Vintage cut-off flannel shirt by Eddie Bauer. Distressed leather vest by Dsquared.
The breakout star of NBC’s The Voice wasn’t a contestant -- it was its judge and Maroon 5’s front man. Here, the singer opens up about his natural exhibitionism, why his show trumps Idol, and how parents should react when a kid is queer. By Shana Naomi Krochmal | Photography by Yu Tsai | Styling by Grant Woolhead
In concert, Adam Levine slinks across the stage with a seductive, easy confidence. He is, in a word, cocksure. There’s a calculated tease, a sly wink across a room big enough to hold a small town. When the front man for Maroon 5 sings that he’s “got the moves like Jagger,” it’s a ballsy boast, but not entirely out of line.
On The Voice, where he is one of four celebrity judges, Levine is confined to a high-backed throne that he spins around to indicate his belief that an unseen voice -- the voice, perhaps -- might be the one to win $100,000 and a recording contract. The Voice is more complicated than American Idol -- but also more fun, more diverse, and, because its celebrity coaches are on the hook to produce real talent, ultimately more satisfying to watch.
Stuck in that glorified swivel chair, watching the singers on his team compete, Levine wraps his tattooed arms -- a crouching tiger; a classic shout-out to mom; the number 222, a reference to his band’s first recording studio -- around the seat’s built-in table, pounding his fists with excitement that one of his prodigies has just nailed it. During the finale, he can barely contain himself while praising Javier Colon, the vocalist from Team Adam who ultimately wins. “Everyone knows you’re an amazing singer, but what they may not know is that you’re such an amazing guy,” he says. “I’ve grown so close to you as a friend, and I’ve got so much love for you. And it’s really hard for me to root for someone that I don’t genuinely--” He chokes up. Clearing his throat, he tries again: “That I don’t genuinely love very much.”
Colon may have won the grand prize, but it’s Levine who became The Voice’s big breakout star.
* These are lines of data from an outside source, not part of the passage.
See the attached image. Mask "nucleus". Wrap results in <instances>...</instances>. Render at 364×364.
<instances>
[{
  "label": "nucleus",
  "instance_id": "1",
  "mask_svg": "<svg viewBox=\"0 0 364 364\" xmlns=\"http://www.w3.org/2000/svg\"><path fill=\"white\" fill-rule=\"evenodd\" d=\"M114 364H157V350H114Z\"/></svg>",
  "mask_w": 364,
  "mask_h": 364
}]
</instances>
The show set records for its social media tie-ins, and many of the viewers who flooded Twitter with their commentary seemed to have little knowledge of Levine’s previous life, beyond a vague recollection of Maroon 5’s radio mainstays like “This Love,” “She Will Be Loved,” and “Makes Me Wonder.”
Levine’s self-assured, heart-on-his-sleeve rocker style translated well to the small screen, even if he was skeptical about signing up. “As a musician, being on a television show can often read as This person needed to do this for their career -- which clearly was not the case for any of us.”
With only three full-length studio albums in a decade, Maroon 5 is really more of a descendant of nomadic jam bands—since their 2002 debut, Songs About Jane, they’ve played hundreds of shows -- with a funkadelic, souped-up sound that relies as much on R&B hooks and hip-hop beats as extended guitar solos. They’ve sold more than 15 million albums and racked up three Grammys (including 2005’s Best New Artist some 10 years after they first began playing together).
At times in the last few years, Levine has sounded ambivalent about committing to a long-term future as a front man of a globe-trotting band. But The Voice has obviously touched him deeply, rekindling his passion for performing and bringing to the forefront his crunchy, hippie attitude. He earnestly talks about the “energy” of the show and how “beautiful” it is that people have embraced music more than ever.
“I talk about it in a very heavy way, but it’s definitely had a pretty profound impact on my life,” he says. “That show’s become a part of me. Being in a position where you can help these people out and -- of course I get paid, and of course it’s good for my career as well. But there’s a lot of real talent, and it makes me excited to know I’m part of that.”